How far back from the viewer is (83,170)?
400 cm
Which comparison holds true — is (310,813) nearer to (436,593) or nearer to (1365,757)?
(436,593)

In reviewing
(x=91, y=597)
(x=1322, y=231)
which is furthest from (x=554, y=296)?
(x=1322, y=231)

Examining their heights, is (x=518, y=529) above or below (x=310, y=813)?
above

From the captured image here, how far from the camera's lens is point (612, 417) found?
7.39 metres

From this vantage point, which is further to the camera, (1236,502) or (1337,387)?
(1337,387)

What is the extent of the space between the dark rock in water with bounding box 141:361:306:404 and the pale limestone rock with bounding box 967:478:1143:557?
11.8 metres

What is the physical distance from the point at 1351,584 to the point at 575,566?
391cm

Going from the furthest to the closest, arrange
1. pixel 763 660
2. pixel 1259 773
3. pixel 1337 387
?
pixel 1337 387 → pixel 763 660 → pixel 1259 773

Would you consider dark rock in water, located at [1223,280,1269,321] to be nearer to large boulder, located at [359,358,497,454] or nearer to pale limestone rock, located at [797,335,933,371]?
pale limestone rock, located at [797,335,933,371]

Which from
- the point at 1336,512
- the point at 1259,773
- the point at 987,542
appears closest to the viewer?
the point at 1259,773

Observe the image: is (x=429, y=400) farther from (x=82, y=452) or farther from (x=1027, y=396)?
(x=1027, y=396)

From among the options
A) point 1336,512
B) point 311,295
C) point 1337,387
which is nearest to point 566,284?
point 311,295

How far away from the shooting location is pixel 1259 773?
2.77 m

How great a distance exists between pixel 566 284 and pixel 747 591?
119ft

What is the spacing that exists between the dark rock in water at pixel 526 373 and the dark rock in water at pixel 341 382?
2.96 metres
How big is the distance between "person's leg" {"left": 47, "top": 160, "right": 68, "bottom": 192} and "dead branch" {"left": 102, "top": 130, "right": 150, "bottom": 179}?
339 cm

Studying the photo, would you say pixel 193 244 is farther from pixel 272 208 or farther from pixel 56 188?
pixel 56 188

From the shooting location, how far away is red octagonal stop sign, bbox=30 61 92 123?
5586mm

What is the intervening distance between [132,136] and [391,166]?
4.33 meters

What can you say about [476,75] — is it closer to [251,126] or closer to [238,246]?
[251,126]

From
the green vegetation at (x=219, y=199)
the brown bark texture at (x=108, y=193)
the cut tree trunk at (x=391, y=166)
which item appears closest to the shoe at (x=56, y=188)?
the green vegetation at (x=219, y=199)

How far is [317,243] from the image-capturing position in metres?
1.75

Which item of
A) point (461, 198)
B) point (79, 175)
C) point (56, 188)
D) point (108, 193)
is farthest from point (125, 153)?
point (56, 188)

+++

> **WRITTEN INSTRUCTION**: Give an exact repetition of all the material.

> **SOLUTION TO THIS TASK**:
How far back from the viewer is (83,170)?
400 cm
Which comparison holds true — is (310,813) nearer to (436,593) or nearer to (1365,757)?
(436,593)

In reviewing
(x=91, y=597)
(x=1322, y=231)
which is furthest from (x=554, y=296)?
(x=1322, y=231)

Examining their heights, is (x=518, y=529) above or below (x=310, y=813)?
above

From the captured image here, how far from the camera's lens is point (612, 417) found?
7.39 metres

From this vantage point, which is further to the camera, (1236,502) or (1337,387)?
(1337,387)

What is the extent of the space between the dark rock in water with bounding box 141:361:306:404 and the pale limestone rock with bounding box 967:478:1143:557?
11.8 metres

What is the physical distance from the point at 1351,584 to the point at 575,566?
391cm

Going from the furthest to the closest, arrange
1. pixel 763 660
2. pixel 1259 773
3. pixel 1337 387
?
pixel 1337 387 → pixel 763 660 → pixel 1259 773

Would you consider dark rock in water, located at [1223,280,1269,321] to be nearer to large boulder, located at [359,358,497,454] or nearer to pale limestone rock, located at [797,335,933,371]?
pale limestone rock, located at [797,335,933,371]

Which from
- the point at 1336,512
- the point at 1259,773
- the point at 987,542
appears closest to the viewer?
the point at 1259,773

Observe the image: is (x=429, y=400) farther from (x=82, y=452) or farther from (x=1027, y=396)?
(x=1027, y=396)

From among the options
A) point 1336,512
B) point 311,295
C) point 1337,387
which is nearest to point 566,284?
point 311,295

How far away from the shooting location is pixel 1259 773?
2.77 m

How great a distance exists between pixel 566 284 and pixel 747 591?
119ft

What is the spacing that exists between the dark rock in water at pixel 526 373 and the dark rock in water at pixel 341 382?
2.96 metres
How big is the distance between "person's leg" {"left": 47, "top": 160, "right": 68, "bottom": 192} and "dead branch" {"left": 102, "top": 130, "right": 150, "bottom": 179}?
339 cm

Studying the photo, would you say pixel 193 244 is farther from pixel 272 208 or farther from pixel 56 188?
pixel 56 188

From the shooting location, how far away is red octagonal stop sign, bbox=30 61 92 123?
5586mm

What is the intervening distance between [132,136] and [391,166]?
4.33 meters

What can you say about [476,75] — is it closer to [251,126] or closer to [238,246]?
[251,126]

From
the green vegetation at (x=219, y=199)
the brown bark texture at (x=108, y=193)
the cut tree trunk at (x=391, y=166)
which item appears closest to the shoe at (x=56, y=188)?
the green vegetation at (x=219, y=199)

How far is [317,243] from the image-capturing position in metres?
1.75

Which item of
A) point (461, 198)
B) point (79, 175)
C) point (56, 188)
D) point (108, 193)
is farthest from point (125, 153)?
point (56, 188)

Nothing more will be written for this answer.